Start at the line containing "Studying the photograph" and continue to the end of the items. Write those items as a two-column CSV with the headers text and answer: one row per item, with its text and its answer each in one quoted field and any line breaks replaced by spaces.
## Begin Records supplied
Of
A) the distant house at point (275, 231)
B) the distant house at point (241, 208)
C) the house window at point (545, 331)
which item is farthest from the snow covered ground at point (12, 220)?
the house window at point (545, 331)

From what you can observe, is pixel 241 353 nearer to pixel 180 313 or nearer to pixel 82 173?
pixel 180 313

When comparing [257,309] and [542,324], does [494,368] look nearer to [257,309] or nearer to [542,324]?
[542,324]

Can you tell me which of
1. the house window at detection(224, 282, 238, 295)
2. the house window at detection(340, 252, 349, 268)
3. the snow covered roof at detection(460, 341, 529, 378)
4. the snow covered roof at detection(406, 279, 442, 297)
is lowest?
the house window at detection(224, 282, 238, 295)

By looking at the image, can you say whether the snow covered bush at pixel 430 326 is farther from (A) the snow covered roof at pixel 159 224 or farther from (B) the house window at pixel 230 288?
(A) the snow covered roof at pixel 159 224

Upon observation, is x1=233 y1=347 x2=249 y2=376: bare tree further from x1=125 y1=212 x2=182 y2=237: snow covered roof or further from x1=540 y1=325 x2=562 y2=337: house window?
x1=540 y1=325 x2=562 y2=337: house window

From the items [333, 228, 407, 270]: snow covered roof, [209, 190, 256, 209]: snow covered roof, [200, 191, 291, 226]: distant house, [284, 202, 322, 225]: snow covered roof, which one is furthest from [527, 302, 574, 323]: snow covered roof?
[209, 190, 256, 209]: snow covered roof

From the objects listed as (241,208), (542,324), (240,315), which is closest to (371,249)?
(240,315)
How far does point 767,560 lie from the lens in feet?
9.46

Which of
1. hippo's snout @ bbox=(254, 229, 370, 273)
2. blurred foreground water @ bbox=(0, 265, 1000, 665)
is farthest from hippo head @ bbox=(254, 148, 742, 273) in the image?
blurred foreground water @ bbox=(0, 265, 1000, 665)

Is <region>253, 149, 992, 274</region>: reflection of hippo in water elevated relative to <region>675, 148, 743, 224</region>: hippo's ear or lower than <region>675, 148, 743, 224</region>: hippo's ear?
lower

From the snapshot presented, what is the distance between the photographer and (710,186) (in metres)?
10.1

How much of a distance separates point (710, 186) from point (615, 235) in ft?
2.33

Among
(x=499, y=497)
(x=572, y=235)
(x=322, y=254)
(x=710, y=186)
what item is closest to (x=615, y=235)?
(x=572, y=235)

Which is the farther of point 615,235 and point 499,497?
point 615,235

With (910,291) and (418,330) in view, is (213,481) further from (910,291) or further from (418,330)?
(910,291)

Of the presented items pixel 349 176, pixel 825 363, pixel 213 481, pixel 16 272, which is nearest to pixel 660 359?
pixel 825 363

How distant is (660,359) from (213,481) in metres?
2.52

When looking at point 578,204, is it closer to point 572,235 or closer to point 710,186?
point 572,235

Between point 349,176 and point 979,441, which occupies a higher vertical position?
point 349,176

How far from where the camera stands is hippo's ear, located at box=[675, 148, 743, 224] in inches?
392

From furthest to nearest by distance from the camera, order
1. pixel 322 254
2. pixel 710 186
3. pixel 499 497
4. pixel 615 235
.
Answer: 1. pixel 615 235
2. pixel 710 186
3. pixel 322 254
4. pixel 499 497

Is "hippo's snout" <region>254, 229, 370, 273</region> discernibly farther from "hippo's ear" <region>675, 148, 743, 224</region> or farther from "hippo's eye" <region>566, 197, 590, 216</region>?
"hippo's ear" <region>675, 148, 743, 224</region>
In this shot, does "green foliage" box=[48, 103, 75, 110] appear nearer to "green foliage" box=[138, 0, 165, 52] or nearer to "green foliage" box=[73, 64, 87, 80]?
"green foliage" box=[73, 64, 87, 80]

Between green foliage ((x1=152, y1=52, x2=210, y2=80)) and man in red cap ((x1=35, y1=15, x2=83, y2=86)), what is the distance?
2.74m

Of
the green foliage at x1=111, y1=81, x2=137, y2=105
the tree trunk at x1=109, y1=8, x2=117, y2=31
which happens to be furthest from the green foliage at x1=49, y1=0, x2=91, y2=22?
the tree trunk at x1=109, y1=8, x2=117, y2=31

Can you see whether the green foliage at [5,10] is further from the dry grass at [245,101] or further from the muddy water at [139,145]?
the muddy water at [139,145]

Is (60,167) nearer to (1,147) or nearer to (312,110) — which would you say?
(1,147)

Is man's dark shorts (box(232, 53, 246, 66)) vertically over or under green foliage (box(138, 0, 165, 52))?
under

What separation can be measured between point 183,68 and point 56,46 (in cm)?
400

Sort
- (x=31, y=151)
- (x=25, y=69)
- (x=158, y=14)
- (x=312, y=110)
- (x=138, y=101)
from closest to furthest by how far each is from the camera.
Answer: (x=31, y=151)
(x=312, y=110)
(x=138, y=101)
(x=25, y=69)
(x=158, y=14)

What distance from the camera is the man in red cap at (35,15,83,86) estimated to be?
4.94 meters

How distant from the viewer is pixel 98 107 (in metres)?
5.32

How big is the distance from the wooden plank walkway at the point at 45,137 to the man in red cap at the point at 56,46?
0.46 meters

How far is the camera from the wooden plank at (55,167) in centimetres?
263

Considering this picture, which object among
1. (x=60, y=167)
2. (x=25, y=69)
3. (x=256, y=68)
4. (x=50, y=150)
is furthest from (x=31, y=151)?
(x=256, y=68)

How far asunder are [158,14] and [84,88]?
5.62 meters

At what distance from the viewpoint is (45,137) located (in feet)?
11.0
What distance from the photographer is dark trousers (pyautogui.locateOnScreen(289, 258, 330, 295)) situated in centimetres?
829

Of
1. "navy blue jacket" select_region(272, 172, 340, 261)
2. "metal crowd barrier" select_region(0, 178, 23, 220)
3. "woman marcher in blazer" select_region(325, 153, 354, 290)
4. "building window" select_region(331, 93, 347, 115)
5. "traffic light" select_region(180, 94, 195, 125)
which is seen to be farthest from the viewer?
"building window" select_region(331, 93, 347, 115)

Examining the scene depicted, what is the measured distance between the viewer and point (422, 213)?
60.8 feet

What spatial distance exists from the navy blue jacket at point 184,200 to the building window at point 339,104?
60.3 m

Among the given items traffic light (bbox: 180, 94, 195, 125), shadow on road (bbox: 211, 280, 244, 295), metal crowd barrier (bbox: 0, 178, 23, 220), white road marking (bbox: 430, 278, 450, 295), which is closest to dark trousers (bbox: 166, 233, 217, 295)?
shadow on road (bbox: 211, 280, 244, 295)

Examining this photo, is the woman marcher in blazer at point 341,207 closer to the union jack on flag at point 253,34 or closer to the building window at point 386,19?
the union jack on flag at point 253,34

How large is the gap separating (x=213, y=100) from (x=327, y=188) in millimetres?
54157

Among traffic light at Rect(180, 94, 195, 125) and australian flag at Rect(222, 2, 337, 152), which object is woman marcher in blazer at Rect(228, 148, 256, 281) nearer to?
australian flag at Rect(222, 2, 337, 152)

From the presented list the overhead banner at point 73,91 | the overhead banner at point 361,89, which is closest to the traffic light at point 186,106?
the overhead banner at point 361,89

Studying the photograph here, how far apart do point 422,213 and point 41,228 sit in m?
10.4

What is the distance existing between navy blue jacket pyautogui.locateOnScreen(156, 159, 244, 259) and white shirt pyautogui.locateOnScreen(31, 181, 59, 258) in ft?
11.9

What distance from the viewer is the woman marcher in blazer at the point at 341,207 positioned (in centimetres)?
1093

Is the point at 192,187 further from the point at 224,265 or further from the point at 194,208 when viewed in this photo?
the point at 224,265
## End Records supplied
### Task answer
text,answer
"Studying the photograph here, how far apart do point 422,213 and point 41,228 sit in m?","10.4"
"What is the distance existing between navy blue jacket pyautogui.locateOnScreen(156, 159, 244, 259) and white shirt pyautogui.locateOnScreen(31, 181, 59, 258) in ft?","11.9"
"What distance from the viewer is the woman marcher in blazer at the point at 341,207 positioned (in centimetres)?","1093"
"Is the point at 192,187 further from the point at 224,265 or further from the point at 194,208 when viewed in this photo?","the point at 224,265"